Manouchehri commented 2 months ago
litellm_settings:
  drop_params: True
  cache: True
  cache_params:
    type: s3
    s3_bucket_name: os.environ/CACHING_S3_BUCKET_NAME
    s3_region_name: os.environ/CACHING_AWS_DEFAULT_REGION
    s3_aws_access_key_id: os.environ/CACHING_AWS_ACCESS_KEY_ID
    s3_aws_secret_access_key: os.environ/CACHING_AWS_SECRET_ACCESS_KEY
    s3_endpoint_url: os.environ/CACHING_AWS_ENDPOINT_URL_S3
  failure_callback: ["sentry", "langfuse"]
  num_retries_per_request: 3
  success_callback: ["langfuse", "s3"]
  s3_callback_params:
    s3_bucket_name: os.environ/LOGGING_S3_BUCKET_NAME
    s3_region_name: os.environ/LOGGING_AWS_DEFAULT_REGION
    s3_aws_access_key_id: os.environ/LOGGING_AWS_ACCESS_KEY_ID
    s3_aws_secret_access_key: os.environ/LOGGING_AWS_SECRET_ACCESS_KEY
    s3_endpoint_url: os.environ/LOGGING_AWS_ENDPOINT_URL_S3
  default_team_settings:
    - team_id: david_dev
      success_callback: ["langfuse", "s3"]
      langfuse_secret: os.environ/LANGFUSE_PRIVATE_KEY_DAVID
      langfuse_public_key: os.environ/LANGFUSE_PUBLIC_KEY_DAVID

general_settings: 
  master_key: os.environ/LITELLM_MASTER_KEY
  database_url: os.environ/DATABASE_URL
  database_connection_pool_limit: 1
  disable_spend_logs: True

router_settings:
  routing_strategy: simple-shuffle

environment_variables:

model_list:
  - model_name: gemini-1.5-pro-preview-0409
    litellm_params:
      model: vertex_ai/gemini-1.5-pro-preview-0409
      vertex_project: litellm-epic
      vertex_location: northamerica-northeast1
      max_tokens: 8192

  - model_name: gemini-1.5-pro-preview-0409
    litellm_params:
      model: vertex_ai/gemini-1.5-pro-preview-0409
      vertex_project: litellm-epic
      vertex_location: southamerica-east1
      max_tokens: 8192

I am using a key that belongs to david_dev.

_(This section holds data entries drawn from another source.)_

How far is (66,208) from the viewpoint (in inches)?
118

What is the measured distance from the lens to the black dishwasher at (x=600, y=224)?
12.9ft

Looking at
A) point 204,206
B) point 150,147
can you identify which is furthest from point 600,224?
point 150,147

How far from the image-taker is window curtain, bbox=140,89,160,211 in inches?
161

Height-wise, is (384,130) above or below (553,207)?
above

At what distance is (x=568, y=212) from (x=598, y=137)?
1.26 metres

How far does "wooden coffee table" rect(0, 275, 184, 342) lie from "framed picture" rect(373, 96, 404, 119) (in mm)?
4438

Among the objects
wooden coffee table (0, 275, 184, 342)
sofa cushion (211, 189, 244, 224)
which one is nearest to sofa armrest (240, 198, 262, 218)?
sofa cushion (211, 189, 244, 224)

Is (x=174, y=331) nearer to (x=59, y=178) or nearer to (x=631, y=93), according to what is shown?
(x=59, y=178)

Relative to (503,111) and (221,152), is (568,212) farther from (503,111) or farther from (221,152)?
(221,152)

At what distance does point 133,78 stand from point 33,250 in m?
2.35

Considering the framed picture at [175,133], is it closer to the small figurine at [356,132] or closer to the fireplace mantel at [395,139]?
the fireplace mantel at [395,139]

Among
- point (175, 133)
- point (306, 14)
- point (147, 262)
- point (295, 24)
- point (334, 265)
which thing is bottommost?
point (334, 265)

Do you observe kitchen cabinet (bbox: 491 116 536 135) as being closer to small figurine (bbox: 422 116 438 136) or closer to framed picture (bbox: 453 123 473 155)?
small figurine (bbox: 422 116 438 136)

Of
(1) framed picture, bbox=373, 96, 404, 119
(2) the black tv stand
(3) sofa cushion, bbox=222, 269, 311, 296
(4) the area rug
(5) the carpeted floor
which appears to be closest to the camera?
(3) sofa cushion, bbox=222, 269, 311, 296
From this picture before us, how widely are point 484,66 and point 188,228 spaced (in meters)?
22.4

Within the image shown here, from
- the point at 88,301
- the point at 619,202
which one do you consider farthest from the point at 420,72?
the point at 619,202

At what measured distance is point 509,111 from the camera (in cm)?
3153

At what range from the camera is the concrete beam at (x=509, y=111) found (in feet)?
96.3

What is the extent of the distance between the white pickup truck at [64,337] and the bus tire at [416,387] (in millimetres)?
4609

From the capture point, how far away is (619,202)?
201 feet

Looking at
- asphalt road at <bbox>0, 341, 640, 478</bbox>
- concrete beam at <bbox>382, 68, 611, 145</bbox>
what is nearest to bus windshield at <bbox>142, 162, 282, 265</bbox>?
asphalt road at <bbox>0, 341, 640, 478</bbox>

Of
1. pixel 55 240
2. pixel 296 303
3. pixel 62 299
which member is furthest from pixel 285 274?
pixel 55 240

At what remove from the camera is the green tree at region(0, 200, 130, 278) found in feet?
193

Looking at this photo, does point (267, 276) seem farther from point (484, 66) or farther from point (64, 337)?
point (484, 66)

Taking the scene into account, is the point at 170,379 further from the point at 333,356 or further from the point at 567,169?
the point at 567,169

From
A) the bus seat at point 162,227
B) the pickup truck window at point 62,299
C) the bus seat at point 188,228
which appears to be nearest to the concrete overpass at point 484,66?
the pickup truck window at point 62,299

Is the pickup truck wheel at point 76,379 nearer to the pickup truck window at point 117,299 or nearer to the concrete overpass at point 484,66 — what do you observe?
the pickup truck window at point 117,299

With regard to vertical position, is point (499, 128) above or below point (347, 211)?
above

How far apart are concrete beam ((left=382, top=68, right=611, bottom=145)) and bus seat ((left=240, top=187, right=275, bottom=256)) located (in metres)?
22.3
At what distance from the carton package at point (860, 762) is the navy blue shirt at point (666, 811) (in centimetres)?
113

krrishdholakia commented 2 months ago

i believe we have some testing on this. will look into this more

krrishdholakia commented 2 months ago

@Manouchehri would help if you could add any bugs you believe we should prioritize to this week's bug bash - https://github.com/BerriAI/litellm/issues/3045

Manouchehri commented 2 months ago

Heading to bed atm, will do tomorrow! Thank you! This one and the s3 team logging are the two highest priorities for me for sure.

Do you want me to maybe create github issue labels for low, medium, high, and critical priorities? That's what my team does for our internal projects. 😀

Manouchehri commented 2 months ago

This is still a bug btw, checked today.